Self-host breakeven, modeled at typical 2026 startup engineering rates: a senior infra engineer spending two days a quarter operating the Comp AI stack lands at roughly $8,000 a year in loaded engineering cost. Add maybe $2,000 a year in cloud spend for Postgres, redis, and the worker tier. Self-host costs sit in the $10,000-per-year band before any vendor invoice. Compare to whatever the hosted quote comes back as. Below 30 employees, the hosted plan usually wins on operator time; above 50 with a real platform team, self-host starts to make sense.
Pros
Trust posture. Pointing a security-conscious buyer at the GitHub repo is a sales asset, not just a compliance one.
Five frameworks on one platform per the homepage, including FedRAMP at the same price band.
Penetration testing bundled rather than billed as a separate engagement (boutique on-demand pen tests run in the $5,000-to-$20,000 band per Cobalt's pricing page).
1:1 Slack support listed as a standard offering, not gated to enterprise tiers.
A real customer list. The homepage names Dub, Persona AI, ShiftControl, SessionLab, Docspring, Strix, Luthor AI, and Capgo, with the founder or CTO attributed in each case. The case studies page documents specific audit timelines (Strix: 2 days, ShiftControl: 6, Anodes AI: 8 for SOC 2 plus HIPAA, Luthor AI: 2 weeks for Type II).

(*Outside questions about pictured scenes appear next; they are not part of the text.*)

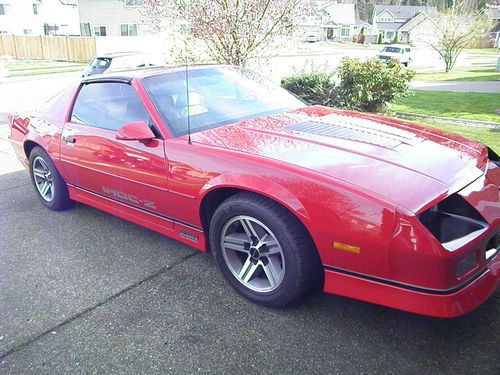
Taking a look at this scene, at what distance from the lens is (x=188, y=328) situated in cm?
255

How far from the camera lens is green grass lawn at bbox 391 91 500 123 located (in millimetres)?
9062

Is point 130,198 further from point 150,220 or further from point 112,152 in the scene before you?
point 112,152

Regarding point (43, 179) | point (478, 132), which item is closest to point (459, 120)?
point (478, 132)

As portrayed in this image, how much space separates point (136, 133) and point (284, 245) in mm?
1342

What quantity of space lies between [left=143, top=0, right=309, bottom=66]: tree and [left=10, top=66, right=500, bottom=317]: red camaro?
4341mm

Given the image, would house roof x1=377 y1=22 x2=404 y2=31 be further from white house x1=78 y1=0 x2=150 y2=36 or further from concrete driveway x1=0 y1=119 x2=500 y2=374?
concrete driveway x1=0 y1=119 x2=500 y2=374

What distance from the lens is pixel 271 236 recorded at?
257 centimetres

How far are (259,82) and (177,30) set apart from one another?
544cm

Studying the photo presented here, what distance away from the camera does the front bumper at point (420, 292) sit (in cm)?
207

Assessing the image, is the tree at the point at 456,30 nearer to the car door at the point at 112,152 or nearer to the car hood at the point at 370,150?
the car hood at the point at 370,150

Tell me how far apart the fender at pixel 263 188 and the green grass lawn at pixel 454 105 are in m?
7.50

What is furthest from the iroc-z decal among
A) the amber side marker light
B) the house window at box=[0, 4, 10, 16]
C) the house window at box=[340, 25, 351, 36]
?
the house window at box=[340, 25, 351, 36]

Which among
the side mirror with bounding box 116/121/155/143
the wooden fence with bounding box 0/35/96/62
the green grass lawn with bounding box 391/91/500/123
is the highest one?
the wooden fence with bounding box 0/35/96/62

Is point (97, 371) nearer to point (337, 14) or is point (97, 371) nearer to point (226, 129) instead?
point (226, 129)
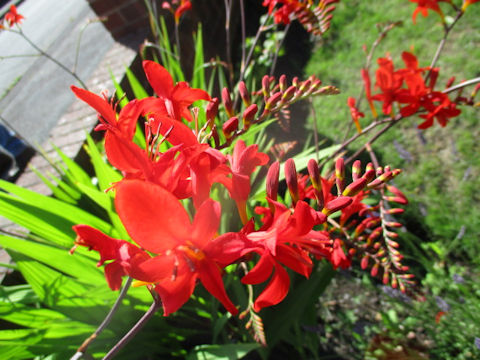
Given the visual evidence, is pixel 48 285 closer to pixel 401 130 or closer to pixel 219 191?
pixel 219 191

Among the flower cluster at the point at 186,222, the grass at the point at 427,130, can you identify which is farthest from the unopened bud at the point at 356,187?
the grass at the point at 427,130

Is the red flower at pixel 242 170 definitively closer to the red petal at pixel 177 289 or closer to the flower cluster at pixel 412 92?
the red petal at pixel 177 289

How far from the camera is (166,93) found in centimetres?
68

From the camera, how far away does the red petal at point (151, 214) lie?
0.40 m

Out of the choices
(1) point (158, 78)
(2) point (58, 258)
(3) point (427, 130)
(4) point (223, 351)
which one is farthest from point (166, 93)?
(3) point (427, 130)

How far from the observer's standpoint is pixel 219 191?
131 centimetres

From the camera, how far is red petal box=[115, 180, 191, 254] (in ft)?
1.30

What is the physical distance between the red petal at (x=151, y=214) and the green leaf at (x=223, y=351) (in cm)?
69

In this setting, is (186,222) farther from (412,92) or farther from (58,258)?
(412,92)

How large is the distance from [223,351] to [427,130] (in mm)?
2239

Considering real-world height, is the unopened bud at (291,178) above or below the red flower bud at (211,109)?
below

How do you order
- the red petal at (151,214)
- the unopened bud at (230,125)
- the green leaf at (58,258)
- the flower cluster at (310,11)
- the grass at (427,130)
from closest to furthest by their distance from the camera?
the red petal at (151,214)
the unopened bud at (230,125)
the green leaf at (58,258)
the flower cluster at (310,11)
the grass at (427,130)

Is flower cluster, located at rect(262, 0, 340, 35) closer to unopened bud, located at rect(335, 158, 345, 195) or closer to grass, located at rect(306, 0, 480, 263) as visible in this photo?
grass, located at rect(306, 0, 480, 263)

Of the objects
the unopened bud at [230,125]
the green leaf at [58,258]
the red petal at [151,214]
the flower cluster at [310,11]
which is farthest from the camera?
the flower cluster at [310,11]
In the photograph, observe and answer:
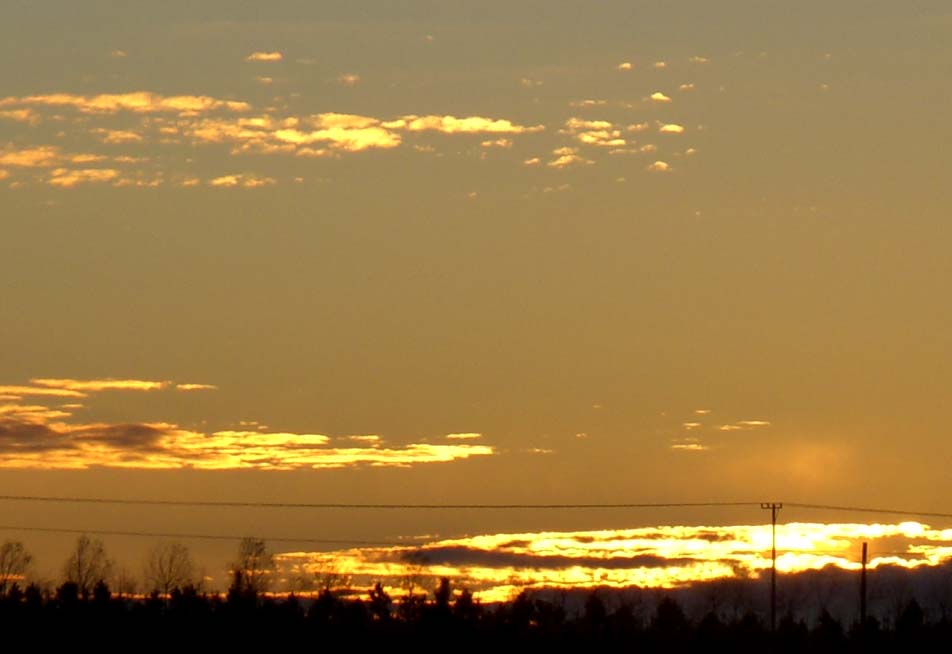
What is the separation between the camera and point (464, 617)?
511ft

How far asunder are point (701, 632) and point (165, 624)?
120 ft

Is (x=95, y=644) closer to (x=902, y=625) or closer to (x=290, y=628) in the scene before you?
(x=290, y=628)

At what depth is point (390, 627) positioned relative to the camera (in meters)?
150

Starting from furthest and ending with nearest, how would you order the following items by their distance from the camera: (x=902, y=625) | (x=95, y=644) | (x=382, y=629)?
(x=902, y=625) < (x=382, y=629) < (x=95, y=644)

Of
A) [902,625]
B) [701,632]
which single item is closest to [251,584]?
[701,632]

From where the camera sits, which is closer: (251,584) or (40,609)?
(40,609)

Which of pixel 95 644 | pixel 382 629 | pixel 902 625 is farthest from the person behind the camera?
pixel 902 625

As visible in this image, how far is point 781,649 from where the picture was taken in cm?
15162

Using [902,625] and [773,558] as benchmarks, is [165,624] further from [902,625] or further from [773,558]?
[902,625]

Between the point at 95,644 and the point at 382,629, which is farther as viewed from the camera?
the point at 382,629

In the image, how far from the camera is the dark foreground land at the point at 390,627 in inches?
5674

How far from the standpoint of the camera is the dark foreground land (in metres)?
144

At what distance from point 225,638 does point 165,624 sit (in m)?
4.14

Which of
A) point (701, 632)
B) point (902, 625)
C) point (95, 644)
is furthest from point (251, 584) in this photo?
point (902, 625)
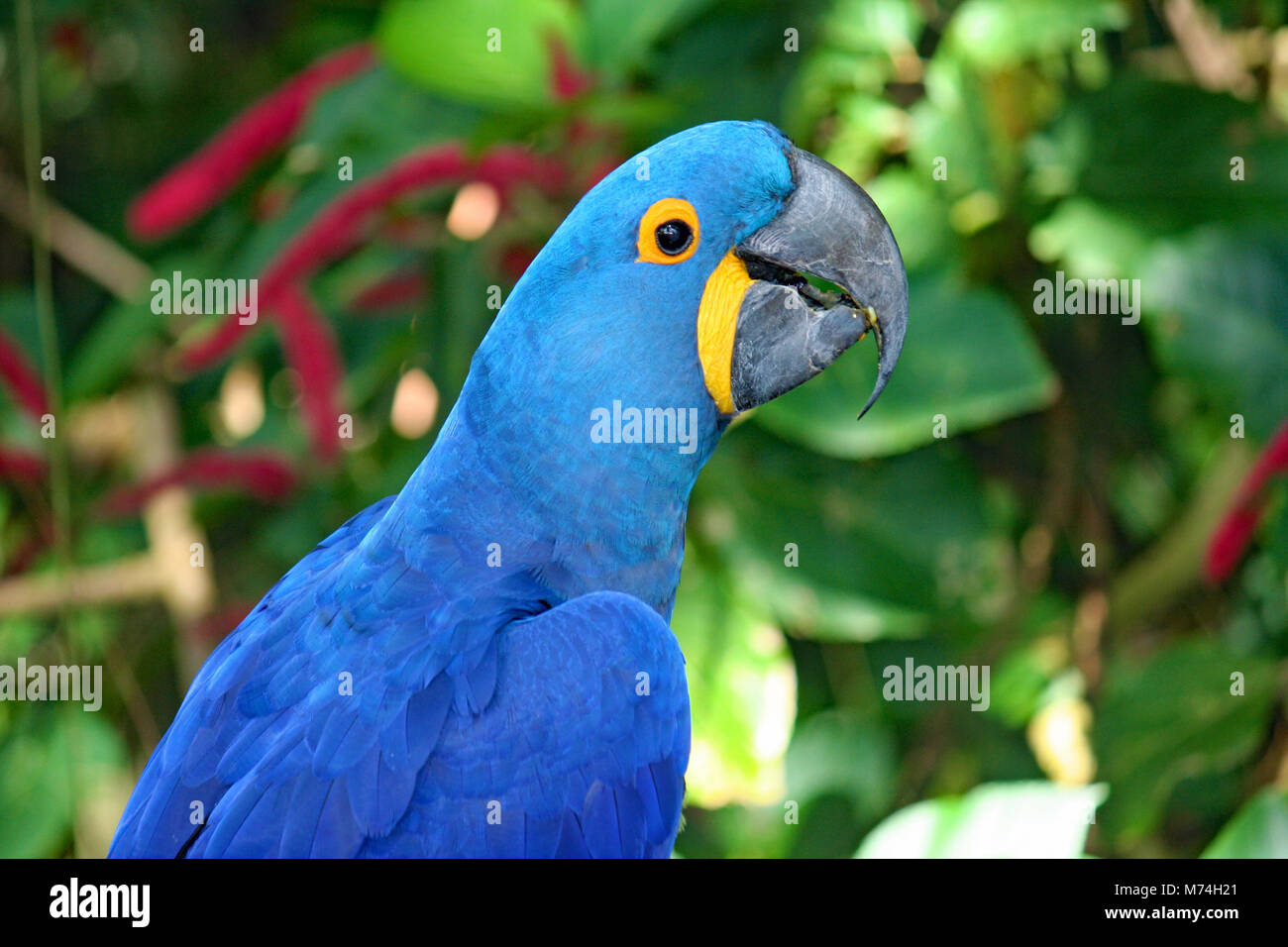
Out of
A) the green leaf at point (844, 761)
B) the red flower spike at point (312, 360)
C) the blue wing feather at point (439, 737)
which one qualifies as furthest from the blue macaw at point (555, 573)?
the green leaf at point (844, 761)

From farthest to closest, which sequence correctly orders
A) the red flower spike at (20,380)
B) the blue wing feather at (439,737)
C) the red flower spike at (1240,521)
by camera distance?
1. the red flower spike at (20,380)
2. the red flower spike at (1240,521)
3. the blue wing feather at (439,737)

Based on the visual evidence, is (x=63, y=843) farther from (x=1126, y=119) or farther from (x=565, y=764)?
(x=1126, y=119)

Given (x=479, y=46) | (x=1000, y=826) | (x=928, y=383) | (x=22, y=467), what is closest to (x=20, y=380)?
(x=22, y=467)

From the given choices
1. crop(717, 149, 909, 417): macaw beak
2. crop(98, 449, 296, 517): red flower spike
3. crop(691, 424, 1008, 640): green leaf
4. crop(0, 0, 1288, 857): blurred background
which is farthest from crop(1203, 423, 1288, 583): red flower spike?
crop(98, 449, 296, 517): red flower spike

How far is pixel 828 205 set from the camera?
0.87 meters

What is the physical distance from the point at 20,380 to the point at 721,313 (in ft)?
2.88

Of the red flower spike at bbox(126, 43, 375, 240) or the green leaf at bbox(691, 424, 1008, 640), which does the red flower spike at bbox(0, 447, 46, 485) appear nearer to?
the red flower spike at bbox(126, 43, 375, 240)

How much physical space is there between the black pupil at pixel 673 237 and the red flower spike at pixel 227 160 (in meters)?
0.53

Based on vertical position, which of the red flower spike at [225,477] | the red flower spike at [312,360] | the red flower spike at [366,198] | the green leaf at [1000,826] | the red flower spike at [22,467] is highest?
the red flower spike at [366,198]

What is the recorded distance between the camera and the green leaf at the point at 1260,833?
1.00 meters

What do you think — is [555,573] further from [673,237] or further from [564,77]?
[564,77]

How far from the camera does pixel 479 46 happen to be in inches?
47.2

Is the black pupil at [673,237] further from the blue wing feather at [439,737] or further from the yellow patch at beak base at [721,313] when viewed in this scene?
the blue wing feather at [439,737]

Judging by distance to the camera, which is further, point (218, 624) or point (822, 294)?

580+ integrations claimed, in the same band as Vanta and Drata.
Cons
Pricing is gated. Same friction the entrenched players impose, but still a friction.
700+ customers per the homepage versus Vanta's "Trusted by 16,000+ customers" claim (vanta.com, fetched 2026-05-19). The maturity gap matters when your auditor has done 200 Vanta-driven audits and zero Comp AI ones.
Self-hosting needs real DevOps capacity. For most 12-person teams, the hosted plan is the realistic buy; the open-source story is a trust signal more than a deployment choice.
Auditor familiarity is ramping but lower than Drata's.
AGPLv3 obligations on network-deployed forks. If you fork to ship a derivative SaaS, you owe source disclosure. Do not assume MIT-style permissiveness.
Why you should try Comp AI
Try Comp AI if you are a 5-to-50-person SaaS chasing SOC 2 or ISO 27001 to clear mid-market deals, you have at least one engineer who can read code, and you would rather control your evidence pipeline than rent a black box. Try it if you sell into security-conscious buyers who specifically ask where their compliance data sits; the open-source posture is a sales asset in that conversation. Try it if you are a compliance consultant looking for a non-locked-in platform you can carry across clients.
Start with Comp AI's hosted platform. The self-host path is available later under AGPLv3 if your buyer or auditor asks for it.
Alternatives
If Comp AI does not fit: Vanta (mature, 16,000+ customers), Drata (deep auditor network), Secureframe (mid-market), Sprinto (price-sensitive). All four use the same gated-pricing motion.